Planescape: Torment jest najbardziej skomplikowaną grą pod względem fabuły ze wszystkich zamieszczonych na tej liście. Ten tytuł jest jak dobra książka, którą trzeba uważnie czytać. Od gracza wymaga się kombinowania, ogarniania mnóstwa informacji o świecie przedstawionym i smykałki do filozofowania na egzystencjalne tematy. Za bogactwem treści idzie właśnie potrzeba oddania się produkcji, cieszenia się każdym jej zdaniem, chłonięcia mroku, cierpliwego odkrywania tajemnic i budowania bohatera w takim kierunku, jakim chcemy. Aż trudno pojąć, jak wielką trzeba mieć wyobraźnię, by coś takiego stworzyć.
Jednocześnie jest to bardzo oryginalna opowieść – budzimy się w kostnicy pozbawieni wiedzy, kim jesteśmy i co takiego się stało.

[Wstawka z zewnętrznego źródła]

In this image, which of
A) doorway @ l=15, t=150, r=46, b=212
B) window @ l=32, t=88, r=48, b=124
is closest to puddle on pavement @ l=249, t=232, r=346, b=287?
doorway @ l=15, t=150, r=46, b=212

Tajemnice odgrywają tu istotną rolę, nie wiadomo, komu można ufać, a wokół pojawia się sporo mroku i dominuje atmosfera beznadziejności. Planescape: Torment wymaga zaangażowania, ale jeśli chodzi o najbardziej ambitne, najlepsze gry RPG, ciężko trafić lepiej.
Gra, której pewnie się tutaj nie spodziewaliście. Drakensang: The Dark Eye może nie cieszy się tak dużą popularnością, jak inne wymienione gry RPG, ale dla pewnego grona fanów to klasyka. Umiejscowiony w przesłodzonym, relaksującym świecie, powolny drużynowy RPG wystawia cierpliwość gracza na test, ale w zamian pozwala poznać świetnie zaplanowaną historię ze szczyptą lekkiego humoru. Przygoda wzywa i chociaż jest w dużej mierze liniowa, oferuje wszystkie potrzebne składniki, byśmy mogli spokojnie delektować się klimatem fantasy – poprzetykanym niebezpieczeństwami, nienaruszającymi naszego dobrego samopoczucia.
Fallout: New Vegas można kojarzyć z przemierzania pustkowii przy klimatycznej muzyce z lat 40., 50. i 60. (poszukajcie soundtracku na YouTubie – warto!). Pomyli się jednak ten, kto sądzi, że ta postapokaliptyczna rzeczywistość musi być monotonna. Ocaleńcy próbują przeżyć i zakładają ugrupowania, a my musimy lawirować pomiędzy nimi – ale nawet zręczne krążenie w końcu sprawi, że u kogoś sobie nagrabimy. Od nas zależy, co z tym zrobimy, bo gra daje dużo wolności.
To brutalne postapo, w którym każdy patrzy głównie na siebie, a niebezpieczeństwa czyhają na każdym rogu i nikogo nie obejdzie nasza ewentualna śmierć. W grze podejmujemy trudne decyzje z dużą mnogością wariantów działania – nie ma jasnego podziału na dobro i zło, a każda frakcja ma swoje za uszami.
Pierwszy Baldur’s Gate to protoplasta najlepszych drużynowych RPG-ów fantasy – niewyrobiony, surowy, ale już pokazujący potencjał kanadyjskiego studia BioWare (które wtedy jeszcze dopiero kształtowało swoją markę). W drugiej odsłonie serii deweloper osiągnął poziom mistrzostwa w tworzeniu ogromnej, wielowątkowej fabuły i rozbudowanych relacji między bohaterem a kompanami – to top najlepszych gier RPG. Tytuł nie prowadzi nikogo za rączkę, pozwala popełniać błędy i umożliwia zanurzenie się w zadziwiające, żyjące środowisko, na które wpływamy podejmowanymi decyzjami. Baldur’s Gate 2 to klasyka gier fabularnych, która wcale się nie zestarzała. Oferująca wielką treść, ale też nieprzytłaczającą rozkminami jak Planescape: Torment. To przygoda, w której nie może Was zabraknąć – z wieloma postaciami i częstymi, długimi rozmowami, które sprawiają, że członkowie drużyny stają się kompanami na śmierć i życie. Obie części tej kultowej serii sprawiają, że z niecierpliwością wyczekujemy „trójki”. Minęło już ponad 20 lat od premiery ostatniej części, więc zdecydowanie nadszedł czas na premierę pełnej wersji Baldur’s Gate 3.